The Poseidon2 Permutation

In this implementation, we use the Poseidon2 permutation with:

  • WIDTH = 16: The permutation operates on 16 field elements
  • RATE = 8: In sponge mode, 8 elements are absorbed/squeezed per permutation

Note: These parameters (WIDTH=16, RATE=8) are currently fixed and tailored to 32-bit fields. Future versions will make them configurable to support a wider range of applications.

Base Field vs Extension Field Views

The same Poseidon2 permutation can be viewed in two equivalent ways:

D=1 View (Base Field)

Input:  [e₀, e₁, e₂, ..., e₁₅]     ← 16 base field elements
Output: [f₀, f₁, f₂, ..., f₁₅]     ← 16 base field elements

D=4 View (Extension Field)

Input:  [E₀, E₁, E₂, E₃]           ← 4 extension field elements
Output: [F₀, F₁, F₂, F₃]           ← 4 extension field elements

where each Eᵢ = eᵢ₀ + eᵢ₁·ω + eᵢ₂·ω² + eᵢ₃·ω³

Both views represent the same Poseidon2 permutation over the base field. The difference is purely representational:

  • D=1: Direct representation as 16 base field elements
  • D=4: Packed representation as 4 degree-4 extension field elements

The Fiat-Shamir Challenger

Native Plonky3 Behavior

Plonky3's native DuplexChallenger maintains internal state as base field elements:

#![allow(unused)]
fn main() {
struct DuplexChallenger<F, Permutation, const WIDTH: usize, const RATE: usize> {
    sponge_state: [F; WIDTH],        // 16 base field elements
    input_buffer: Vec<F>,            // Pending observations (0..RATE)
    output_buffer: Vec<F>,           // Available samples (0..RATE)
}
}

The challenger implements a duplex sponge construction as follows:

┌────────────────────────────────────────────────────────────────┐
│                     Duplex Sponge Operation                    │
├────────────────────────────────────────────────────────────────┤
│                                                                │
│   observe(value):                                              │
│     1. Clear output_buffer (any pending outputs are invalid)   │
│     2. Push value to input_buffer                              │
│     3. If input_buffer.len() == RATE, apply duplexing:         │
│        • Overwrite state[0..RATE] with input_buffer            │
│        • Apply Poseidon2 permutation                           │
│        • Fill output_buffer from state[0..RATE]                │
│        • Clear input_buffer                                    │
│                                                                │
│   sample():                                                    │
│     1. If input_buffer not empty OR output_buffer empty:       │
│        • Trigger duplexing (same as step 3 above)              │
│     2. Pop and return from output_buffer                       │
│                                                                │
└────────────────────────────────────────────────────────────────┘

Circuit Challenger Design

The recursive circuit operates over extension field elements, but must produce identical transcripts to the native challenger. This requires careful state management.

Recorded data:
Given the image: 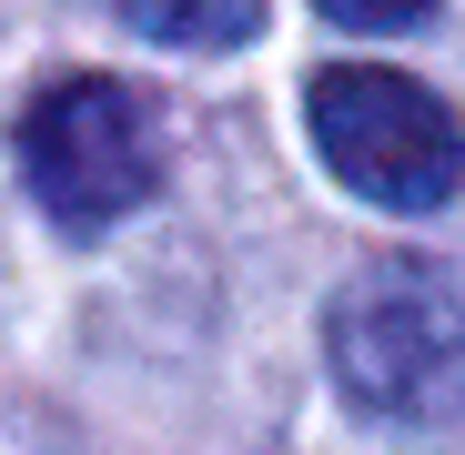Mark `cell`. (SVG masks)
<instances>
[{
	"label": "cell",
	"mask_w": 465,
	"mask_h": 455,
	"mask_svg": "<svg viewBox=\"0 0 465 455\" xmlns=\"http://www.w3.org/2000/svg\"><path fill=\"white\" fill-rule=\"evenodd\" d=\"M21 183L61 233H102V223L142 213L163 183V112L112 71L41 82L21 112Z\"/></svg>",
	"instance_id": "obj_2"
},
{
	"label": "cell",
	"mask_w": 465,
	"mask_h": 455,
	"mask_svg": "<svg viewBox=\"0 0 465 455\" xmlns=\"http://www.w3.org/2000/svg\"><path fill=\"white\" fill-rule=\"evenodd\" d=\"M303 112H314V152L324 173L384 213H435L455 203L465 183V122L415 82V71H384V61H324L314 92H303Z\"/></svg>",
	"instance_id": "obj_3"
},
{
	"label": "cell",
	"mask_w": 465,
	"mask_h": 455,
	"mask_svg": "<svg viewBox=\"0 0 465 455\" xmlns=\"http://www.w3.org/2000/svg\"><path fill=\"white\" fill-rule=\"evenodd\" d=\"M324 354L364 415H405V425L465 415V263L445 253L364 263L324 314Z\"/></svg>",
	"instance_id": "obj_1"
},
{
	"label": "cell",
	"mask_w": 465,
	"mask_h": 455,
	"mask_svg": "<svg viewBox=\"0 0 465 455\" xmlns=\"http://www.w3.org/2000/svg\"><path fill=\"white\" fill-rule=\"evenodd\" d=\"M122 21L142 41H183V51H223V41H253L263 11L253 0H213V11H173V0H122Z\"/></svg>",
	"instance_id": "obj_4"
}]
</instances>
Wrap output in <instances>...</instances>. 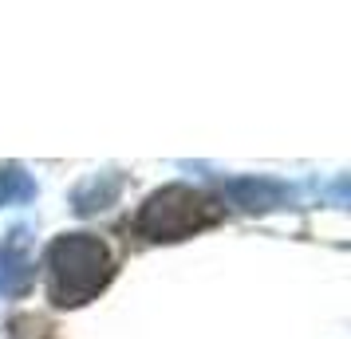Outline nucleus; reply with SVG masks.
<instances>
[{
    "label": "nucleus",
    "instance_id": "obj_3",
    "mask_svg": "<svg viewBox=\"0 0 351 339\" xmlns=\"http://www.w3.org/2000/svg\"><path fill=\"white\" fill-rule=\"evenodd\" d=\"M225 194L233 197V205H241L249 213H269L292 201V190L276 178H233L225 181Z\"/></svg>",
    "mask_w": 351,
    "mask_h": 339
},
{
    "label": "nucleus",
    "instance_id": "obj_7",
    "mask_svg": "<svg viewBox=\"0 0 351 339\" xmlns=\"http://www.w3.org/2000/svg\"><path fill=\"white\" fill-rule=\"evenodd\" d=\"M8 339H56V336H51L48 323L32 320V316H20V320H12V331H8Z\"/></svg>",
    "mask_w": 351,
    "mask_h": 339
},
{
    "label": "nucleus",
    "instance_id": "obj_4",
    "mask_svg": "<svg viewBox=\"0 0 351 339\" xmlns=\"http://www.w3.org/2000/svg\"><path fill=\"white\" fill-rule=\"evenodd\" d=\"M28 280H32V264H28V257H24L20 233H16L12 241L0 249V296H16V292H24Z\"/></svg>",
    "mask_w": 351,
    "mask_h": 339
},
{
    "label": "nucleus",
    "instance_id": "obj_5",
    "mask_svg": "<svg viewBox=\"0 0 351 339\" xmlns=\"http://www.w3.org/2000/svg\"><path fill=\"white\" fill-rule=\"evenodd\" d=\"M119 190H123V178H119V174H99V178H91L87 186L75 190V213L107 210L114 197H119Z\"/></svg>",
    "mask_w": 351,
    "mask_h": 339
},
{
    "label": "nucleus",
    "instance_id": "obj_1",
    "mask_svg": "<svg viewBox=\"0 0 351 339\" xmlns=\"http://www.w3.org/2000/svg\"><path fill=\"white\" fill-rule=\"evenodd\" d=\"M114 260L91 233H64L48 244V296L56 307H80L111 284Z\"/></svg>",
    "mask_w": 351,
    "mask_h": 339
},
{
    "label": "nucleus",
    "instance_id": "obj_2",
    "mask_svg": "<svg viewBox=\"0 0 351 339\" xmlns=\"http://www.w3.org/2000/svg\"><path fill=\"white\" fill-rule=\"evenodd\" d=\"M221 213L225 205L217 197L174 181V186H166V190H158L143 201V210L134 217V233L146 237V241H186L193 233L217 225Z\"/></svg>",
    "mask_w": 351,
    "mask_h": 339
},
{
    "label": "nucleus",
    "instance_id": "obj_6",
    "mask_svg": "<svg viewBox=\"0 0 351 339\" xmlns=\"http://www.w3.org/2000/svg\"><path fill=\"white\" fill-rule=\"evenodd\" d=\"M36 197V181L20 170V166H8L0 170V205H12V201H28Z\"/></svg>",
    "mask_w": 351,
    "mask_h": 339
}]
</instances>
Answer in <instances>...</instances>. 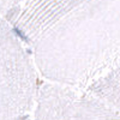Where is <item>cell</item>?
<instances>
[{
	"instance_id": "cell-1",
	"label": "cell",
	"mask_w": 120,
	"mask_h": 120,
	"mask_svg": "<svg viewBox=\"0 0 120 120\" xmlns=\"http://www.w3.org/2000/svg\"><path fill=\"white\" fill-rule=\"evenodd\" d=\"M33 120H120V109L86 90L45 83L38 88Z\"/></svg>"
},
{
	"instance_id": "cell-2",
	"label": "cell",
	"mask_w": 120,
	"mask_h": 120,
	"mask_svg": "<svg viewBox=\"0 0 120 120\" xmlns=\"http://www.w3.org/2000/svg\"><path fill=\"white\" fill-rule=\"evenodd\" d=\"M86 91L101 98L108 105L120 109V36L115 66L111 72H108L106 76L95 82L91 86H89Z\"/></svg>"
}]
</instances>
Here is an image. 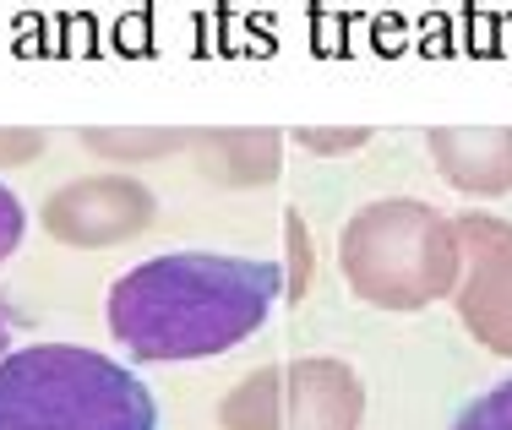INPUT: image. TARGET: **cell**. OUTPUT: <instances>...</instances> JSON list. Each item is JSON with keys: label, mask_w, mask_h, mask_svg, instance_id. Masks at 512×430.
<instances>
[{"label": "cell", "mask_w": 512, "mask_h": 430, "mask_svg": "<svg viewBox=\"0 0 512 430\" xmlns=\"http://www.w3.org/2000/svg\"><path fill=\"white\" fill-rule=\"evenodd\" d=\"M463 273L453 289L458 322L474 333V343L512 360V224L491 213H458L453 218Z\"/></svg>", "instance_id": "cell-5"}, {"label": "cell", "mask_w": 512, "mask_h": 430, "mask_svg": "<svg viewBox=\"0 0 512 430\" xmlns=\"http://www.w3.org/2000/svg\"><path fill=\"white\" fill-rule=\"evenodd\" d=\"M284 245H289L284 300H306V289H311V229H306V218H300L295 207L284 213Z\"/></svg>", "instance_id": "cell-10"}, {"label": "cell", "mask_w": 512, "mask_h": 430, "mask_svg": "<svg viewBox=\"0 0 512 430\" xmlns=\"http://www.w3.org/2000/svg\"><path fill=\"white\" fill-rule=\"evenodd\" d=\"M338 267L376 311H425L458 289L463 256L453 218L420 196H382L355 207V218L338 229Z\"/></svg>", "instance_id": "cell-3"}, {"label": "cell", "mask_w": 512, "mask_h": 430, "mask_svg": "<svg viewBox=\"0 0 512 430\" xmlns=\"http://www.w3.org/2000/svg\"><path fill=\"white\" fill-rule=\"evenodd\" d=\"M22 235H28V213H22L17 191L0 186V262H6V256L22 245Z\"/></svg>", "instance_id": "cell-14"}, {"label": "cell", "mask_w": 512, "mask_h": 430, "mask_svg": "<svg viewBox=\"0 0 512 430\" xmlns=\"http://www.w3.org/2000/svg\"><path fill=\"white\" fill-rule=\"evenodd\" d=\"M453 430H512V382H496L491 392L469 398L458 409Z\"/></svg>", "instance_id": "cell-11"}, {"label": "cell", "mask_w": 512, "mask_h": 430, "mask_svg": "<svg viewBox=\"0 0 512 430\" xmlns=\"http://www.w3.org/2000/svg\"><path fill=\"white\" fill-rule=\"evenodd\" d=\"M431 164L463 196L512 191V126H436L425 131Z\"/></svg>", "instance_id": "cell-7"}, {"label": "cell", "mask_w": 512, "mask_h": 430, "mask_svg": "<svg viewBox=\"0 0 512 430\" xmlns=\"http://www.w3.org/2000/svg\"><path fill=\"white\" fill-rule=\"evenodd\" d=\"M295 137H300V147H306V153L344 158V153H355V147L371 142V131H365V126H300Z\"/></svg>", "instance_id": "cell-12"}, {"label": "cell", "mask_w": 512, "mask_h": 430, "mask_svg": "<svg viewBox=\"0 0 512 430\" xmlns=\"http://www.w3.org/2000/svg\"><path fill=\"white\" fill-rule=\"evenodd\" d=\"M44 131L39 126H0V169H17V164H33L44 153Z\"/></svg>", "instance_id": "cell-13"}, {"label": "cell", "mask_w": 512, "mask_h": 430, "mask_svg": "<svg viewBox=\"0 0 512 430\" xmlns=\"http://www.w3.org/2000/svg\"><path fill=\"white\" fill-rule=\"evenodd\" d=\"M0 430H158V398L99 349L28 343L0 360Z\"/></svg>", "instance_id": "cell-2"}, {"label": "cell", "mask_w": 512, "mask_h": 430, "mask_svg": "<svg viewBox=\"0 0 512 430\" xmlns=\"http://www.w3.org/2000/svg\"><path fill=\"white\" fill-rule=\"evenodd\" d=\"M197 147H202V175L218 180V186H267L278 180L284 169V137L278 131H197Z\"/></svg>", "instance_id": "cell-8"}, {"label": "cell", "mask_w": 512, "mask_h": 430, "mask_svg": "<svg viewBox=\"0 0 512 430\" xmlns=\"http://www.w3.org/2000/svg\"><path fill=\"white\" fill-rule=\"evenodd\" d=\"M197 142V131L186 126H88L82 131V147L104 164H153V158H169L180 147Z\"/></svg>", "instance_id": "cell-9"}, {"label": "cell", "mask_w": 512, "mask_h": 430, "mask_svg": "<svg viewBox=\"0 0 512 430\" xmlns=\"http://www.w3.org/2000/svg\"><path fill=\"white\" fill-rule=\"evenodd\" d=\"M284 300V267L267 256L169 251L109 284V333L131 360H207L256 338Z\"/></svg>", "instance_id": "cell-1"}, {"label": "cell", "mask_w": 512, "mask_h": 430, "mask_svg": "<svg viewBox=\"0 0 512 430\" xmlns=\"http://www.w3.org/2000/svg\"><path fill=\"white\" fill-rule=\"evenodd\" d=\"M158 202L137 175H82L50 191L39 224L44 235L71 251H109V245L137 240L153 224Z\"/></svg>", "instance_id": "cell-6"}, {"label": "cell", "mask_w": 512, "mask_h": 430, "mask_svg": "<svg viewBox=\"0 0 512 430\" xmlns=\"http://www.w3.org/2000/svg\"><path fill=\"white\" fill-rule=\"evenodd\" d=\"M365 387L333 354H306L289 365H262L240 376L218 403L224 430H360Z\"/></svg>", "instance_id": "cell-4"}, {"label": "cell", "mask_w": 512, "mask_h": 430, "mask_svg": "<svg viewBox=\"0 0 512 430\" xmlns=\"http://www.w3.org/2000/svg\"><path fill=\"white\" fill-rule=\"evenodd\" d=\"M17 327H22V311L6 300V294H0V360L11 354V338H17Z\"/></svg>", "instance_id": "cell-15"}]
</instances>
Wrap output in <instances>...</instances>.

Problem: In the Poseidon2 passage, what is the first thing observe(value) does? The records stand apart from the Poseidon2 passage.

Written reply: It clears the output_buffer, since any pending outputs are invalid.